Leaving aside the politics, what about the evidence? Noakes argues that the sodium content of your drinks makes little difference; what matters, rather, is how much you drink. If you drink too much, your sodium levels will drop, perhaps dangerously. If you don’t, they won’t. As evidence, he replots the data from Lindsay Baker (formerly of Penn State, now working for Gatorade)’s 2008 paper:
What’s clear here is that how much you drink (which determines the change in body mass) is the dominant factor in where you sodium levels end up. If you drink enough to gain weight, your sodium levels are going to drop no matter how much sodium you ingest. There are some small differences between the drinks (which is why the three dots in each cluster aren’t right on top of each other), but they seem pretty minor. Even Baker, in her original paper, acknowledges this:
[Sodium] consumption attenuated the decline in [serum sodium levels] from pre- to postexperiment during the 0% and +2%?BM trials, but the differences among beverages Na+0, Na+18, and Na+30 were not statistically significant…

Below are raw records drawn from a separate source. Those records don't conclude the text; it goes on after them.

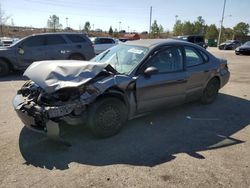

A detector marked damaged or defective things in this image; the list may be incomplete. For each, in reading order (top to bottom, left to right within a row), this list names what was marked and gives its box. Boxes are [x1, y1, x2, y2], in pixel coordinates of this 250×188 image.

crumpled hood [23, 60, 108, 92]
damaged front end [12, 79, 100, 138]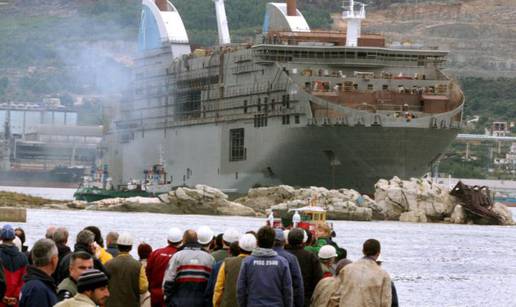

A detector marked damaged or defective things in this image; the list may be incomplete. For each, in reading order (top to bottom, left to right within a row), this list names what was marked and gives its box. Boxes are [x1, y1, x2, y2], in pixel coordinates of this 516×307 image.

rusty metal debris [450, 182, 502, 225]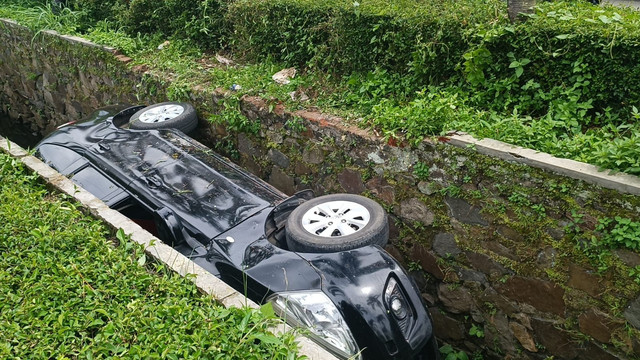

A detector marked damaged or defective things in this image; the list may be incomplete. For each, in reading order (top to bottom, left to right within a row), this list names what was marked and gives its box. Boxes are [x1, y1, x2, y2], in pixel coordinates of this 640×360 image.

Which makes it a little odd that when she summarizes her conclusions, she neglects to mention that the results weren’t statistically significant:
[C]ompared with [sodium]-free beverages, consumption of beverages with [sodium] attenuates the decline in [serum sodium levels] from pre- to postexercise…
So, Baker concludes in this study funded by the Gatorade Sports Science Institute, endurance athletes should consume sports drinks containing electrolytes.
Personally, I don’t think the case is as clear-cut as Noakes suggests. After all, there are some differences between the drinks, as you can see in the graph above. But I also think he’s right to question why a study that failed to find statistically significant differences between drinks with different sodium levels would conclude that athletes should consume drinks with sodium. Maybe it’s true, maybe it isn’t — but the conclusions should follow from the data.
[Thanks to Joe Baker at York for pointing out the paper to me!]